Now, we work on Logistic Regression with keras.

In [ ]:
from keras.layers import Dense
from keras.optimizers import Adam

model = Sequential()
model.add(Dense(1, activation='sigmoid', name='output',  input_shape=[800]))

opt = Adam(lr=1e-3)
model.compile(loss='binary_crossentropy', optimizer=opt, metrics=['acc'])
In [ ]:
model.fit(train_paragraph, train_labeled[1], nb_epoch=100, batch_size=1000, verbose=2)
In [ ]:
prediction = model.predict_classes(test_paragraph)[:, 0]

Here is the result:

BOW Word2Vec Doc2Vec
Accuracy 86.6% 84.3% 87.5%

3. Discussion

In this article, we have reviewed three vector representation of documents and compare their qualities as features of logistic regression. One of the benefits of Doc2Vec does not require high dimensional parameter space unlike BOW. For example, while Doc2Vec has 800 dimensional features in the experiment, BOW results in 5000 dimensional features to keep the quality. Besides that, Doc2Vec resulted in the best performance in the experiment.
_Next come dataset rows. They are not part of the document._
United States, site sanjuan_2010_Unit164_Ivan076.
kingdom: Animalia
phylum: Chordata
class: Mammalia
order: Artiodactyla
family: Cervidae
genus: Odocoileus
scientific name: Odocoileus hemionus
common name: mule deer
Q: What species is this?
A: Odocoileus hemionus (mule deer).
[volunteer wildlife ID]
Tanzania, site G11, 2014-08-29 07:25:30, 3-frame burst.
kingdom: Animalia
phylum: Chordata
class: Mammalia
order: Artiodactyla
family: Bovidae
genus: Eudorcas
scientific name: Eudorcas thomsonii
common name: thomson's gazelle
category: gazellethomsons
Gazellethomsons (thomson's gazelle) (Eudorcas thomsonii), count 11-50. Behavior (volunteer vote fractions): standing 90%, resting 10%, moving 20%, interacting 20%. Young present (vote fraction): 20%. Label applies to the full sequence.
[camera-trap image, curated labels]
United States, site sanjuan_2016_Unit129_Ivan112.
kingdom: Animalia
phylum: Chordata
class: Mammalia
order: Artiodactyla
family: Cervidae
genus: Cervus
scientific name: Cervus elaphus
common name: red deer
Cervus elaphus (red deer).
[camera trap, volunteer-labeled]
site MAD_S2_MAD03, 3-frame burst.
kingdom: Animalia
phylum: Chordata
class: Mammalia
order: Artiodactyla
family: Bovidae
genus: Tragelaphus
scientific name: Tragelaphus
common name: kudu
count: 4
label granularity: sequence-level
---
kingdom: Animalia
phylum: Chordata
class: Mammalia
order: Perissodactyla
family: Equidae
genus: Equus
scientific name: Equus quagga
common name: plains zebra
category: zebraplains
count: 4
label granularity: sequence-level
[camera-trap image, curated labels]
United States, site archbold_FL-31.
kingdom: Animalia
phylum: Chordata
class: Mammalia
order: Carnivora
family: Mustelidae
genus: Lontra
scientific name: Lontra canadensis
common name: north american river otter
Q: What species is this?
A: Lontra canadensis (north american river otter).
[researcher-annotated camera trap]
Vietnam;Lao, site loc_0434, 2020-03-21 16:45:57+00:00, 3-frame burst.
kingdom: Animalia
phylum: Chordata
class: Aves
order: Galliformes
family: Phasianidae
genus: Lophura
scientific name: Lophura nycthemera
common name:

We have implemented logistic regression through deep learning framework library ‘keras’, which makes it easy to extend logistic regression to multiple layer neural network by adding some layers. In the paper of Doc2Vec, by adding hidden layer with 50 units, they achieved 92.6% accuracy, which is far from our results. (By adding hidden layer with some regularization like batch normalization and dropout, we could not achieve this accuracy in the experiment). Since we did not choose hyper parameters with validation, we have possibilities need to improve the qualities of vectors with better hyper parameters.

As a feature work, by combining state-of-art deep learning algorithm after Doc2Vec layer, we can improve the performance more.